TIKTAK.ID – Badan Reserse Kriminal (Bareskrim) diketahui telah selesai berkoordinasi dengan Otoritas Pusat dan Hubungan Internasional (OBHI) dan Ditjen AHU Kemenkumham mengenai upaya penanganan tersangka kasus penistaan agama, Jozeph Paul Zhang.
Kepala Bagian Penerangan Umum (Kabagpenum) Polri, Kombes Ahmad Ramadhan mengatakan salah satu keputusan koordinasi tersebut yakni mengajukan permohonan ekstradisi untuk menangkap tersangka.
“Hasil rapatnya adalah, yang pertama mengirim permohonan ekstradisi atas nama JPZ,” ujar Ramadhan kepada wartawan di Mabes Polri, Jakarta, Jumat (30/4/21), seperti dilansir CNNIndonesia.com.
Menurut Ramadhan, koordinasi tersebut juga dilakukan untuk melacak keberadaan penista agama yang mengaku Nabi ke-26 tersebut. Ia menjelaskan, upaya tersebut dilakukan dengan cara mengomunikasikan pencarian Jozeph kepada pemegang otoritas di beberapa negara Eropa seperti Jerman dan Belanda.
“Selain itu, melengkapi administrasi permohonan ekstradisi atas nama JPZ,” terang Ramadhan.
Ramadhan pun berharap melalui ekstradisi tersebut, Jozeph yang sudah berstatus sebagai tersangka ini bisa segera ditangkap dan dideportasi ke Indonesia.
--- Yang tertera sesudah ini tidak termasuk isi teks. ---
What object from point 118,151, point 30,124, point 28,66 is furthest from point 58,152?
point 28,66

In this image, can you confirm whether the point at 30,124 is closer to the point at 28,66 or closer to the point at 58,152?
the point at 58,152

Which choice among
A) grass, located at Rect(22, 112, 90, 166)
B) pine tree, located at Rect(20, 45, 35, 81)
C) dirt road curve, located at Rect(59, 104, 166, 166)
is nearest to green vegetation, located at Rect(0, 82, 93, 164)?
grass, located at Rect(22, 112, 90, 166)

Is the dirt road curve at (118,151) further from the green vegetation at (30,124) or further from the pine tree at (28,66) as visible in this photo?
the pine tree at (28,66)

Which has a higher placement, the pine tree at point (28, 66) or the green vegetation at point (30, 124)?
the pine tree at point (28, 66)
Ia menilai hal itu dilakukan guna melakukan upaya penegakan hukum terhadap Joseph.
“Jika yang bersangkutan sudah ditemukan keberadaannya, maka yang bersangkutan bisa diamankan, ditangkap, serta dideportasi ke Indonesia ketika permintaan ekstradisi kami dikabulkan ya itu maksudnya,” ucap Ramadhan.
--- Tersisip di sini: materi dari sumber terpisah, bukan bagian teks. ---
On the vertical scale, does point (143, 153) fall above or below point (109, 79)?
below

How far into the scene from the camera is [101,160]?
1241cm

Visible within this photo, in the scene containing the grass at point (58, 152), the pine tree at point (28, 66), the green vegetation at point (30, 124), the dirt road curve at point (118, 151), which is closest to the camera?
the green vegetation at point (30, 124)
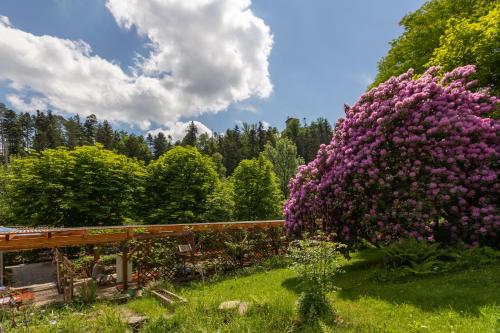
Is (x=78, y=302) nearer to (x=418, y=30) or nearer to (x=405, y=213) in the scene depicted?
(x=405, y=213)

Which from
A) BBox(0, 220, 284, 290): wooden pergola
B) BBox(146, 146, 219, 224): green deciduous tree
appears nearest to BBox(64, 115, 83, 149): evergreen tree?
BBox(146, 146, 219, 224): green deciduous tree

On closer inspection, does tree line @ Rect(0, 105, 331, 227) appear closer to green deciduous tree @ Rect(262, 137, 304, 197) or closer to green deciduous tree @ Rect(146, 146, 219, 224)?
green deciduous tree @ Rect(146, 146, 219, 224)

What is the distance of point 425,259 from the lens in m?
8.90

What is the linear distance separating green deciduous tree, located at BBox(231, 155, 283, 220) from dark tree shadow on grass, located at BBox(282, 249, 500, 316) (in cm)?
2436

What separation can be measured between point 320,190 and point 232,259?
6.61 m

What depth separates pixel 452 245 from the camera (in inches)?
388

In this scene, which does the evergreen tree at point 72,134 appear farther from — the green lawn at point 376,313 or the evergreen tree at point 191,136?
the green lawn at point 376,313

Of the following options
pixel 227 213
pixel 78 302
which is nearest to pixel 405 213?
pixel 78 302

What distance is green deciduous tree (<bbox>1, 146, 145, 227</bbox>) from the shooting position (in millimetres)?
23500

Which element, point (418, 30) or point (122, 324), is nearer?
point (122, 324)

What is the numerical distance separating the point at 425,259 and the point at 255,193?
1018 inches

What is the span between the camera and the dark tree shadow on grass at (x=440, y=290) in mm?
6207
Seperti telah diberitakan, Jozeph bermasalah hukum usai melakukan diskusi virtual di media sosial dan acapkali mengeluarkan kalimat yang diduga menistakan agama Islam. Dia diketahui beberapa kali mengeluarkan kalimat yang dianggap mengolok-olok agama Islam.
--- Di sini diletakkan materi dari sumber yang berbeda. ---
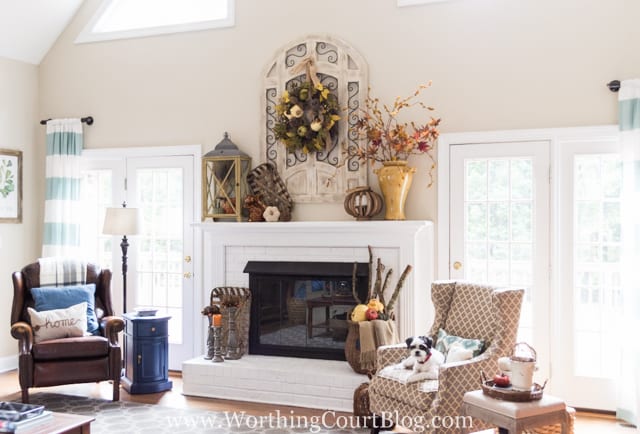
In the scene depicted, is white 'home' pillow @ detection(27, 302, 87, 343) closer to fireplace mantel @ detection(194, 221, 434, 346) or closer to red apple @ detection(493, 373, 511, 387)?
fireplace mantel @ detection(194, 221, 434, 346)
Jozeph sempat mengaku dirinya adalah nabi ke-26 ketika menggelar zoom meeting berdiskusi dengan rekannya terkait “Puasa Lalim Islam”. Kemudian ia mengunggah rekaman zoom meeting tersebut melalui akun YouTube Joseph Paul Zhang pada 15 April 2021 silam.
Lantas Kepolisian dalam perkara ini menjerat Jozeph dengan Pasal 28 ayat (2) Undang-Undang Informasi dan Transaksi Elektronik (UU ITE) tentang larangan menyebarkan informasi yang mengandung unsur kebencian atau permusuhan, dan Pasal 156a KUHP mengenai penistaan agama.
Sebelum ditetapkan sebagai tersangka, polisi juga mengklaim telah meminta keterangan dari berbagai ahli, mulai dari ahli bahasa, sosiologi hukum, hingga ahli pidana.